-- Given text follows --
Sharp's free-form display on show at CES in Las Vegas on January 5, 2015

CES showed plenty, revealed little

Sharp's free-form display on show at CES in Las Vegas

12 January 2015

Niall Kitson portraitWith the International Consumer Electronics Show (CES) in Las Vegas done for another year you can’t but be hit by a sense that while there was plenty to see there was little to pay close attention to. As you can tell from the current TechRadio podcast I wasn’t exactly captivated by much of the blue sky thinking on show that relied on products that  were either  ‘me too’ or, in the case of wearables, there to be in before Apple releases its Watch and swallows the market. So what did we learn?

Last year, the rise of 4K/Ultra High Definition TV television attacked commentators on multiple fronts. There was talk of the resolution (four times that of HD), new content partners, curved screens, wedge-shaped designs and the return of webOS in LG sets. This year, Sony ditched the wedge and went for slim, revealing a set barely 5mm thick.
-- Given text concluded --
-- Collected data follows --
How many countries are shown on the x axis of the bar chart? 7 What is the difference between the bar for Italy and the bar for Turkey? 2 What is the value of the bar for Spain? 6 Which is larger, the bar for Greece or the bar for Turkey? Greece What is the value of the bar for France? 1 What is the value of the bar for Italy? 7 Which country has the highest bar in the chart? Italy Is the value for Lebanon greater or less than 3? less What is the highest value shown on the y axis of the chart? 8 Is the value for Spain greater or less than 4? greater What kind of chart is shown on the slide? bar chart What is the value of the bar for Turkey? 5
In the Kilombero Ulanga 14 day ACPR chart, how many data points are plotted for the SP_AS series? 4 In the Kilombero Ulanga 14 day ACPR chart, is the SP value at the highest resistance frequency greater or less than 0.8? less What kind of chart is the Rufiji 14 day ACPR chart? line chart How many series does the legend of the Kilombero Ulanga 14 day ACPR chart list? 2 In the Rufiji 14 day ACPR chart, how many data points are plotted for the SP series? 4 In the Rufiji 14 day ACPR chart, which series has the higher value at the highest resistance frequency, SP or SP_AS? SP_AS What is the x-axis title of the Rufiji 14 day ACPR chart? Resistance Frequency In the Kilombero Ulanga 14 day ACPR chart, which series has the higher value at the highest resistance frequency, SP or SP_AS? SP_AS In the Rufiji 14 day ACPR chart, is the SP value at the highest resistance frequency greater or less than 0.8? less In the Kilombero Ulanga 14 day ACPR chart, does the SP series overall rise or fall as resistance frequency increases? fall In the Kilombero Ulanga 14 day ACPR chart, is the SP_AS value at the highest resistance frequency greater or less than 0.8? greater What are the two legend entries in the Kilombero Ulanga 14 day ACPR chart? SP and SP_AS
-- Collected data concluded --
[Activity 1] In the CES article, copy the stretch from "CES showed plenty, revealed" through "did we learn?", replacing "Las Vegas" with "Nevada".
[Activity 2] Rewrite the paragraph of the CES article beginning "Last year, the rise of 4K" as a bulleted list that keeps its main facts.

[Exercise result 1]
CES showed plenty, revealed little

Sharp's free-form display on show at CES in Nevada

12 January 2015

Niall Kitson portraitWith the International Consumer Electronics Show (CES) in Nevada done for another year you can’t but be hit by a sense that while there was plenty to see there was little to pay close attention to. As you can tell from the current TechRadio podcast I wasn’t exactly captivated by much of the blue sky thinking on show that relied on products that  were either  ‘me too’ or, in the case of wearables, there to be in before Apple releases its Watch and swallows the market. So what did we learn?

[Exercise result 2]
- Last year, 4K/Ultra High Definition TV drew commentators' attention on several fronts.
- Topics included the resolution (four times that of HD), new content partners, curved screens, wedge-shaped designs and the return of webOS in LG sets.
- This year, Sony dropped the wedge for a slim design, showing a set barely 5mm thick.